BEGIN Given passage
Hahahaha can't believe so many people read my previous post.
Anyway life after ORD is really very chill.
Too much time, don't know what to do.
Been trying to catch up on climbing.
Whole body ache after sat's climb.
Tomorrow going to climb again.
Anyway, last wed, attended thai lessons with Zhi Hao.
Hahahaha.
Can't believe I'm really learning thai.
Hopefully can get the hang of it.
Maybe I'll go back to blogging everyday.
Just maybe.
Hahahah.
Stay tune guys!
Monday, March 9, 2015
Sunday, March 8, 2015
ORD LO
9th of May is my enlistment date.
Wake up earliy I still late.
Go to Tekong take Ferry.
End up in wrong company ah.
Ai-yo ai-yo ai ai yo, ai-yo ai-yo ai ai yo.
Today is 8 March 2015, my official ORD date.
It has been 1 year and 10 months since the day I enlisted and I can still vividly remember the first day.
09 May 2013.
That feeling when I senang-diri for the first time at Ladang.
Staring at my mother and brother waving goodbye with a smile on their face.
And it was the start of a new phase of life for me.
Army.
What everyone dreaded to go through.
What everyone thinks is a waste of time.
However for me, when I turned away and follow one of the sergeants to load up the tonner, my mind was set on doing the best.
If not it would really be a waste of time.
And so, the word NS officially eats into my life.
I could still remember the first night when I lay down on my bed at Tekong.
The feeling of uncertainty and uneasiness.
The thought of losing away all my freedom.
The thought of the number of days to go before this "freedom" is back.
As I lay on the bed staring at the upper deck, I can't believe I'm really serving the nation now.
I'm now officially in Army.
As the days past, the feeling of staying in sucked more and more.
It felt like eternity.
I had very good commanders in BMT that I still respect up to today.
Especially my Assistant Platoon Commander, Lester and my Platoon Seargent, Phillip.
The reason why I enjoyed my BMT days were largely because of these two people.
They inspired me to perform.
They gave me direction in my time in army.
Lester was a guardsman.
And up till today, I will still not forget the two words he shared with me.
Respect and Humility.
These two words form the basis of my tour in NS.
He was really one responsible commander and had inspired me to be a guardsman too.
The commanders also shared with us the idea of "Don't be the commander that you don't like." and also the idea of "Always remember you were once a recruit."
Platoon 4 was always the platoon that never get punished but however, I think it is also the platoon that learns not through tekans but through educating.
One of the most significant day in BMT was definitely my mother's letter to me during our "field camp".
"Field camp" because we only spent 1 day out in the field due to the bad haze at the period of time.
Even though the letter was given to us in the lecture theatre, I felt that tinge of bitterness.
That realization of how much my parents love me in that one letter made me cry.
I cried so hard like a kid.

I POP-ed shortly 2 months after my enlistment.
Went to Bangkok with Wei Lun and friends.
Enjoyed my time there and when I came back, it was time for my postings.

On the day that I read this, I was so elated.
I was also scared.
Elated because I'm going to be an officer.
I'm going to OCS!
The place where everyone fights to be in after BMT.
Scared because I'm not sure of my capabilities whether I can pass out as an officer.
These 9 months journey in OCS has taught me a lot too.
All the people in OCS were mostly smart and came from a good family background.
I felt like I wasn't that smart to be in OCS after spending some time there.
END Given passage
BEGIN Supplied entries
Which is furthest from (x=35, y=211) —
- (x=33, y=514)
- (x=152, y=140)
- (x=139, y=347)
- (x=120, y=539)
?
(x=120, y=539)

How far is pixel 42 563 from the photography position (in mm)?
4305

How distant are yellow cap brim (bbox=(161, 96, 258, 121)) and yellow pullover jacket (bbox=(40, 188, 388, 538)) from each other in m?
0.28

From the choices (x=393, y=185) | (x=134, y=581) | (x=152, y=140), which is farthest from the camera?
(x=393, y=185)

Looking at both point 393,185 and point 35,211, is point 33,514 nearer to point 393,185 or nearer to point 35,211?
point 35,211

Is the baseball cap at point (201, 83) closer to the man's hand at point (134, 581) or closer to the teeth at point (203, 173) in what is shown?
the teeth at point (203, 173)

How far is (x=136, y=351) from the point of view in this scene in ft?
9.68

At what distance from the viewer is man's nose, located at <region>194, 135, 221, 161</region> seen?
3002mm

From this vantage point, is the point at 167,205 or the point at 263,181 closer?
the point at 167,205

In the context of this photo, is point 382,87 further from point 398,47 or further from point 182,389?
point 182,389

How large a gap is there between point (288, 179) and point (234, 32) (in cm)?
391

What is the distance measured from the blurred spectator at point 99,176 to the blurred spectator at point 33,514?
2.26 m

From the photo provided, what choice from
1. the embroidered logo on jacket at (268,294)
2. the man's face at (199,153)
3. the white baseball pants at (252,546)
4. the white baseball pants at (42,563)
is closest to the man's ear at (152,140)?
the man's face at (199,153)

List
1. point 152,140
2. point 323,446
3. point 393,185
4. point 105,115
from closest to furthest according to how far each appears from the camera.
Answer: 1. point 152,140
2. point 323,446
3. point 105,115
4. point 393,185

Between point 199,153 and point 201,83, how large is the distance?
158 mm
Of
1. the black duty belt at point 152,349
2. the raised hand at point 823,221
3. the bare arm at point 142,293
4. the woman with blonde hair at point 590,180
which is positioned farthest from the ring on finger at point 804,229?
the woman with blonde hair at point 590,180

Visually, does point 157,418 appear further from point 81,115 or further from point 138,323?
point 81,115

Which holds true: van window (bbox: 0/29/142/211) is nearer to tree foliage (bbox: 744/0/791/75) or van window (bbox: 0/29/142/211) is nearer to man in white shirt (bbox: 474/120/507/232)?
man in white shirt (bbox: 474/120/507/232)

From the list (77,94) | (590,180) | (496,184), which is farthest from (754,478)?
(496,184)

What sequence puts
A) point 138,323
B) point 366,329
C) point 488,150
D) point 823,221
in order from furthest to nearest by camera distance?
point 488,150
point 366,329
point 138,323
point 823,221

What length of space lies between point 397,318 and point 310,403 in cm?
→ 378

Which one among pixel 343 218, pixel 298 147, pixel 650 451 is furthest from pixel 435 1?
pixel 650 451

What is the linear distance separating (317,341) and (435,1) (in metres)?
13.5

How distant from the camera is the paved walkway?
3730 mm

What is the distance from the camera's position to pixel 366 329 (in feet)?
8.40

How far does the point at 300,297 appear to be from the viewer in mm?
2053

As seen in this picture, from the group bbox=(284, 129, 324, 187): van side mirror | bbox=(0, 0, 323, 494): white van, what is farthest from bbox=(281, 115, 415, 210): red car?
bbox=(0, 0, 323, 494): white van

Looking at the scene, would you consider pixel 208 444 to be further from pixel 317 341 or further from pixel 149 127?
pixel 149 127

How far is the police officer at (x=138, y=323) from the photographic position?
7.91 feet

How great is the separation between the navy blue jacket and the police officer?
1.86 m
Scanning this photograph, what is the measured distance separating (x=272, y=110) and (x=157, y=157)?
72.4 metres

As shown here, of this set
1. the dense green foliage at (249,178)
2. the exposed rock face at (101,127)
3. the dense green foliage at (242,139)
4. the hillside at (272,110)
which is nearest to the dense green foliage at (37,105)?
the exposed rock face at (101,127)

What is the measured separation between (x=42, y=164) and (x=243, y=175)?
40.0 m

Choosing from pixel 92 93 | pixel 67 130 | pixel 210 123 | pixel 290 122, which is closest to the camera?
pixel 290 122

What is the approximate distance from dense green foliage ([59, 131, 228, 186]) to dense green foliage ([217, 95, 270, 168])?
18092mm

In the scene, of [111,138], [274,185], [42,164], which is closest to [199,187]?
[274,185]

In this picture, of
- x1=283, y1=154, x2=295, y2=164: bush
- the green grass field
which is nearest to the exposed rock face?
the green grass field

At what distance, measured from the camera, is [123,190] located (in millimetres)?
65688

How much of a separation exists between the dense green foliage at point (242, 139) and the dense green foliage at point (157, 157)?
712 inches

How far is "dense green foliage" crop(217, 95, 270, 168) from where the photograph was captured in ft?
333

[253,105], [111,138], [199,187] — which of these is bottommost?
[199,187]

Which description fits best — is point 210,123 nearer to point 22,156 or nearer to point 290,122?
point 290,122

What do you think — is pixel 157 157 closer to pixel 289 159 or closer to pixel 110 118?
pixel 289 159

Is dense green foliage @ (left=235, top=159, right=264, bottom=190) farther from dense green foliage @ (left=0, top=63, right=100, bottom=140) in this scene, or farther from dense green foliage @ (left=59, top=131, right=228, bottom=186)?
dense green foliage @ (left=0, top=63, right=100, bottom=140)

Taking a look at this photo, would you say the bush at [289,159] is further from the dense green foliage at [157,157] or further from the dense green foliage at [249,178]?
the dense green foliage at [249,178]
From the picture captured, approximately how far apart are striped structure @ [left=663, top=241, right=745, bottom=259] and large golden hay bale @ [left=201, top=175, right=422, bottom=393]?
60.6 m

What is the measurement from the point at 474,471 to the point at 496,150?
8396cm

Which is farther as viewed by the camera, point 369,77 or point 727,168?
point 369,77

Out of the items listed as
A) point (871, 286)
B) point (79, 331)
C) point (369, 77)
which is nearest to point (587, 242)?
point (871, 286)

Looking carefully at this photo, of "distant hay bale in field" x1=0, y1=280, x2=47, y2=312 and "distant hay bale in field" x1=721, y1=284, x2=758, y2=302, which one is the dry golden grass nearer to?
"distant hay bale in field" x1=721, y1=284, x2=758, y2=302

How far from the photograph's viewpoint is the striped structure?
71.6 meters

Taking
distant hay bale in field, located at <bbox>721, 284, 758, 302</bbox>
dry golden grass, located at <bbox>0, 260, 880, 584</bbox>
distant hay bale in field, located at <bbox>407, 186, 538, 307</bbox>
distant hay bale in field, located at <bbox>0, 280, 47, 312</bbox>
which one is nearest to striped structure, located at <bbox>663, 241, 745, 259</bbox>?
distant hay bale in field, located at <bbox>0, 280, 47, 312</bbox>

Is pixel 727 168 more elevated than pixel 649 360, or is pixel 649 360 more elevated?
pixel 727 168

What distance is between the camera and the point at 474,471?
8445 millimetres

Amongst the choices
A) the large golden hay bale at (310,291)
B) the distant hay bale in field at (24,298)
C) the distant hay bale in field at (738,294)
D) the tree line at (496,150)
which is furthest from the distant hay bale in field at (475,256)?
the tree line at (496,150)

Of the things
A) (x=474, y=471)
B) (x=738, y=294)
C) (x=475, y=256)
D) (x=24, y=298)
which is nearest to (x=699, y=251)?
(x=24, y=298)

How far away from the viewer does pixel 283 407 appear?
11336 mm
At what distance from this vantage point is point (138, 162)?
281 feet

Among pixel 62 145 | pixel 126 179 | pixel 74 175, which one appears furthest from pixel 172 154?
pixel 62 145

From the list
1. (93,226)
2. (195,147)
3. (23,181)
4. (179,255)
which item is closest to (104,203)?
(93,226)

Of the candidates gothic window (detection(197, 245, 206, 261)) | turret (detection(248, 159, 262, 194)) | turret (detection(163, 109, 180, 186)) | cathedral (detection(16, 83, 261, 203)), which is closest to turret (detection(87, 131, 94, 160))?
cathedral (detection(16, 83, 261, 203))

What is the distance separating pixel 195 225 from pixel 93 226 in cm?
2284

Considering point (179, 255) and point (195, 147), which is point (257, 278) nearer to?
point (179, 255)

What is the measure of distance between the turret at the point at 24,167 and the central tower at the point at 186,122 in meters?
END Supplied entries
(Stated problem 1)
Answer these from the blog post:
(a) What date does the writer give as the official ORD date?
(b) On what date did the writer enlist?
(c) Which two words did Lester share with the writer?
(Stated problem 2) Turn the stretch of the listing from the line containing "Taking a look" through the line containing "71.6 meters" into a Markdown table with the columns No. and Line. Give each line its own numbered row and leave out blank lines.

(Complete output 1)
(a) 8 March 2015
(b) 09 May 2013
(c) Respect and Humility

(Complete output 2)
| No. | Line |
|---|---|
| 1 | Taking a look at this photo, would you say the bush at [289,159] is further from the dense green foliage at [157,157] or further from the dense green foliage at [249,178]? |
| 2 | the dense green foliage at [249,178] |
| 3 | From the picture captured, approximately how far apart are striped structure @ [left=663, top=241, right=745, bottom=259] and large golden hay bale @ [left=201, top=175, right=422, bottom=393]? |
| 4 | 60.6 m |
| 5 | What is the measurement from the point at 474,471 to the point at 496,150? |
| 6 | 8396cm |
| 7 | Which is farther as viewed by the camera, point 369,77 or point 727,168? |
| 8 | point 369,77 |
| 9 | Out of the items listed as |
| 10 | A) point (871, 286) |
| 11 | B) point (79, 331) |
| 12 | C) point (369, 77) |
| 13 | which is nearest to point (587, 242)? |
| 14 | point (871, 286) |
| 15 | Looking carefully at this photo, of "distant hay bale in field" x1=0, y1=280, x2=47, y2=312 and "distant hay bale in field" x1=721, y1=284, x2=758, y2=302, which one is the dry golden grass nearer to? |
| 16 | "distant hay bale in field" x1=721, y1=284, x2=758, y2=302 |
| 17 | How far from the photograph's viewpoint is the striped structure? |
| 18 | 71.6 meters |